Text under study:
▶

Therapeutic DNA vaccines are a potentially promising immunotherapeutic strategy for the treatment of HPV-associated cancers, including HN cancers due to its remarkable features such as safety, stability and easy for preparation. To date, several therapeutic HPV DNA vaccines targeting hrHPV E6 and E7 proteins have been developed (for review see [10, 11]). However, one of the major drawbacks to DNA vaccines is that they can be poorly immunogenic and fail to incite a potent antitumor immune response due to poor transfection efficiency following injection in vivo. Thus, strategies to enhance immunogenicity are typically required to elicit observable antitumor effect generated by naked DNA vaccine (For review see [10, 12]). Among these strategies, DNA vaccines encoding calrecticulin (CRT) linked to antigens have been shown to generated potent antigen-specific immune responses and antitumor effects [13–18]. CRT is a calcium-binding protein located on the endoplasmic reticulum and is one of the heat shock proteins. Previous research suggests that CRT linked to E7 antigen in a context of DNA vaccine has been shown to enhance major histocompatibility complex (MHC) class I presentation of HPV16 E7 antigen to activate E7-specific CD8 + T cells [13, 15]. In addition, the CRT/E7 vaccine has previously been shown to generate potent therapeutic antitumor effects against an E7-expressing tumor in a preclinical mouse model [13, 15].

◀

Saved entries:
▶

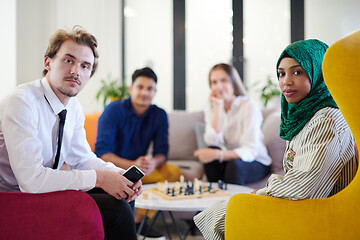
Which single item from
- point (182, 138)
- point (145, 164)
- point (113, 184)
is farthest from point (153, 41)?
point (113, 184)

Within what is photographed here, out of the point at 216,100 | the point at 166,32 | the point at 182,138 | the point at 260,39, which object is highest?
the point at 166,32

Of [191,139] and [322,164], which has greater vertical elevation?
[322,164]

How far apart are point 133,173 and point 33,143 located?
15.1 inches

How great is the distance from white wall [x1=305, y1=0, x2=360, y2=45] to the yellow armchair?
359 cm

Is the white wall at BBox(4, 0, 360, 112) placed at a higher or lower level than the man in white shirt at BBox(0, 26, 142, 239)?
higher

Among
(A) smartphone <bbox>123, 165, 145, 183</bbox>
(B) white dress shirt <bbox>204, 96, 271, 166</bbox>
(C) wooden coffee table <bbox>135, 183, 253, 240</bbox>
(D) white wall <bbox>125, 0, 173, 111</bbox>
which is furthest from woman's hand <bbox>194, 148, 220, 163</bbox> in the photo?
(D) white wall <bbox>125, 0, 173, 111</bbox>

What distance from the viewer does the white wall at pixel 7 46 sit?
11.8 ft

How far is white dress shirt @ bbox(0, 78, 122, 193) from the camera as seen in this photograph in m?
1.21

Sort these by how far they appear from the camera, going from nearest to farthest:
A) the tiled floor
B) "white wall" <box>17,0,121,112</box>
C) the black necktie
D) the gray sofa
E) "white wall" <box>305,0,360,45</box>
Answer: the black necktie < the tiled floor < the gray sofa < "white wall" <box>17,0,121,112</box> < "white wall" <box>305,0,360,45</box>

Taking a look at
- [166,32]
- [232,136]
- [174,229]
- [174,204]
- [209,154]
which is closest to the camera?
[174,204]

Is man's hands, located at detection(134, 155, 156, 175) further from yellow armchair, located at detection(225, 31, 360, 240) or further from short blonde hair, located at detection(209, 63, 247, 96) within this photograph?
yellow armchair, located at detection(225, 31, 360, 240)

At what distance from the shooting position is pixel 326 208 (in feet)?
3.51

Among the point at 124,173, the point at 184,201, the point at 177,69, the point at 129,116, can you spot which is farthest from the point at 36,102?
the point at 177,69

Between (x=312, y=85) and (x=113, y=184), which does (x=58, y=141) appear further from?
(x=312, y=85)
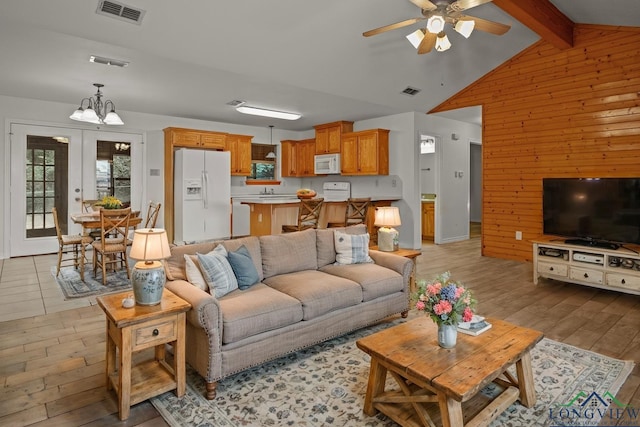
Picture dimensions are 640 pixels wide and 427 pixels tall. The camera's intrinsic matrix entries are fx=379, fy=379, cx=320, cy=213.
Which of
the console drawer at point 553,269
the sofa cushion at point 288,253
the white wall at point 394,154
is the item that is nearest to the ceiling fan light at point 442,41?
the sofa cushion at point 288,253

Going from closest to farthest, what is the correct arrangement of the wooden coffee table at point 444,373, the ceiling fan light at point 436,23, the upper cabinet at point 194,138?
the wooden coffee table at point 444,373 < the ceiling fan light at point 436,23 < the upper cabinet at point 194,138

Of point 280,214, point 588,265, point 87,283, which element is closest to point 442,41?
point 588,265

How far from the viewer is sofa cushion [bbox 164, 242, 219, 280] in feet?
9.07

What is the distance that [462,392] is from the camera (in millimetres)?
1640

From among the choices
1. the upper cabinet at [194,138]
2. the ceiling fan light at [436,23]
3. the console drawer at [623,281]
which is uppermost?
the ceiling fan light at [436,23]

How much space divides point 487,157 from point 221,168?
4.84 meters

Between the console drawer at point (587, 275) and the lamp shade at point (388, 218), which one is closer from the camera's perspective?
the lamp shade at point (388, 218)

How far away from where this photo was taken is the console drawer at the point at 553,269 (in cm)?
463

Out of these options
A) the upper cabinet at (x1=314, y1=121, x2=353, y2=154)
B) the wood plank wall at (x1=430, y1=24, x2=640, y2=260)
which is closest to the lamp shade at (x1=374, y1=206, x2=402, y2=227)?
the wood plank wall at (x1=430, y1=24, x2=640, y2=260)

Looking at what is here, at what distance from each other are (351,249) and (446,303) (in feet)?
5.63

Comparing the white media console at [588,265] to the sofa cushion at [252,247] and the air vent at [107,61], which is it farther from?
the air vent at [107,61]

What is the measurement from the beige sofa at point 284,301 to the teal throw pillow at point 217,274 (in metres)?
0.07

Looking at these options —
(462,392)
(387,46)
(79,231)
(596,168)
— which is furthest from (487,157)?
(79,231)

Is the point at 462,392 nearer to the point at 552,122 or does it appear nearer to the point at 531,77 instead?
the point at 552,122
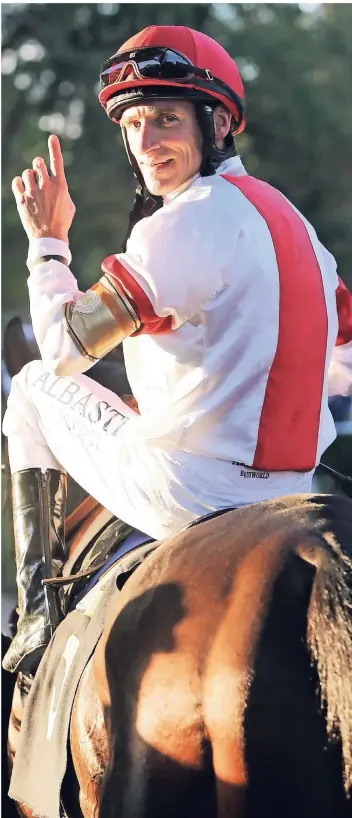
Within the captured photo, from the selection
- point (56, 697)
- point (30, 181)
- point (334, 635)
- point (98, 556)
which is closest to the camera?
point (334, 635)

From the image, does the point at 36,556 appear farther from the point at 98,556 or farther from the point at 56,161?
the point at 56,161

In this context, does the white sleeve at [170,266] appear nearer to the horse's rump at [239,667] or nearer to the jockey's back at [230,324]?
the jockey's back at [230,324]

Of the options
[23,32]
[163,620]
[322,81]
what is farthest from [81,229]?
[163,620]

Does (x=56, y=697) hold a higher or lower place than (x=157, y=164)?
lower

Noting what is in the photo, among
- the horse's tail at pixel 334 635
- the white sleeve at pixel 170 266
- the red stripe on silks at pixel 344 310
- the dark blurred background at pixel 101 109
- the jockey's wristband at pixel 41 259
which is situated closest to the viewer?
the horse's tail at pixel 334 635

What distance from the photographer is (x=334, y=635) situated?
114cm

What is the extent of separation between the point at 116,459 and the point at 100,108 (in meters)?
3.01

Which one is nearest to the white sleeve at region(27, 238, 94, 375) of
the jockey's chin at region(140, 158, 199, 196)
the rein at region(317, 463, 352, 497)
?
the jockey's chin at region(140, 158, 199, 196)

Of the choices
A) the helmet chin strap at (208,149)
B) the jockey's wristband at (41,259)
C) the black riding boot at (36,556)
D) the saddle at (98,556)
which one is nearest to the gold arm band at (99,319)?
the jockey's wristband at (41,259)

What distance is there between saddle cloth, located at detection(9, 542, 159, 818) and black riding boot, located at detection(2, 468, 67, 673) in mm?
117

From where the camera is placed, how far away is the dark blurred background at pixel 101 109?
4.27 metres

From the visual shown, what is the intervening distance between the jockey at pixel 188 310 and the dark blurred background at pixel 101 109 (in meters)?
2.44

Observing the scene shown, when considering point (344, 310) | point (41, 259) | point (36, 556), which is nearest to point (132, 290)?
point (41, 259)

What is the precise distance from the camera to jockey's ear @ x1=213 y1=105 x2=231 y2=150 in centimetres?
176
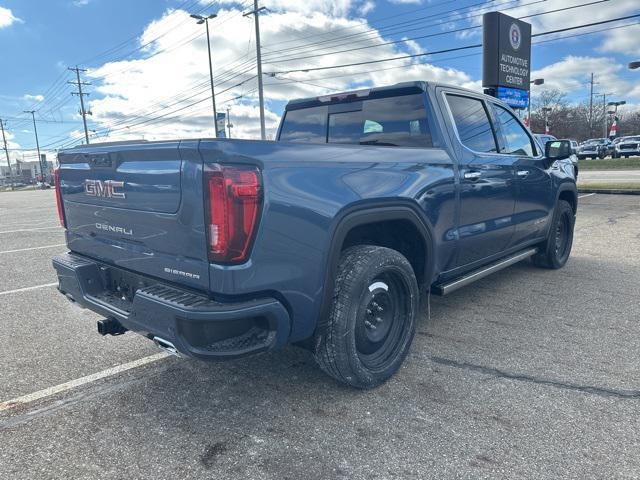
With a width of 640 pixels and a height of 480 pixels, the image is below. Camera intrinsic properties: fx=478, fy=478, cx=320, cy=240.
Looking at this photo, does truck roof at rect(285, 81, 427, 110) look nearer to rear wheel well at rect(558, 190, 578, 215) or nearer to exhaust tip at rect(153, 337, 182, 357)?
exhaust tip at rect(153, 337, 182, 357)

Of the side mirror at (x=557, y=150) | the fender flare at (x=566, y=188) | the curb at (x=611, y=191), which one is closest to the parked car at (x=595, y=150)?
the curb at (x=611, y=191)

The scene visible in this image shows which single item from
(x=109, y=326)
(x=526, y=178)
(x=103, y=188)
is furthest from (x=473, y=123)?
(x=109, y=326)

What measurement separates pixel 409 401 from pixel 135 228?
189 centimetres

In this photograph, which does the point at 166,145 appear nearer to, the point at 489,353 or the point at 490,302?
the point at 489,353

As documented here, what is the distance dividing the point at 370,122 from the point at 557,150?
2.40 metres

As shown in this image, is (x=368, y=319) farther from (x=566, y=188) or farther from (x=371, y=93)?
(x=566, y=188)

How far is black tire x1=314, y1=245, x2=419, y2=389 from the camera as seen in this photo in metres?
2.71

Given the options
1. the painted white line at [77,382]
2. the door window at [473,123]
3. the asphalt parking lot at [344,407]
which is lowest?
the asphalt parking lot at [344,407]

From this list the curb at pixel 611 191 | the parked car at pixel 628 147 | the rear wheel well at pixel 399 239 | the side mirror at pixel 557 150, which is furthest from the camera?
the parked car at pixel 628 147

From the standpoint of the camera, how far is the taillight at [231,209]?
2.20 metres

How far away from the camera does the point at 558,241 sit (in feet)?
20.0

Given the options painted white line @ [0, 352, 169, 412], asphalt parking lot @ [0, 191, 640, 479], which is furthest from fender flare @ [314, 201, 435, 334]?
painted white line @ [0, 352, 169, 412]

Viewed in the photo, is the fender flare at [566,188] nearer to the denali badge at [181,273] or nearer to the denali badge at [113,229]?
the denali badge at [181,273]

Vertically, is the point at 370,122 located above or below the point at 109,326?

◀

Instructions for the task: According to the DNA vaccine text, where is calreticulin (CRT) located? Use only the DNA vaccine text.

Solved problem: On the endoplasmic reticulum.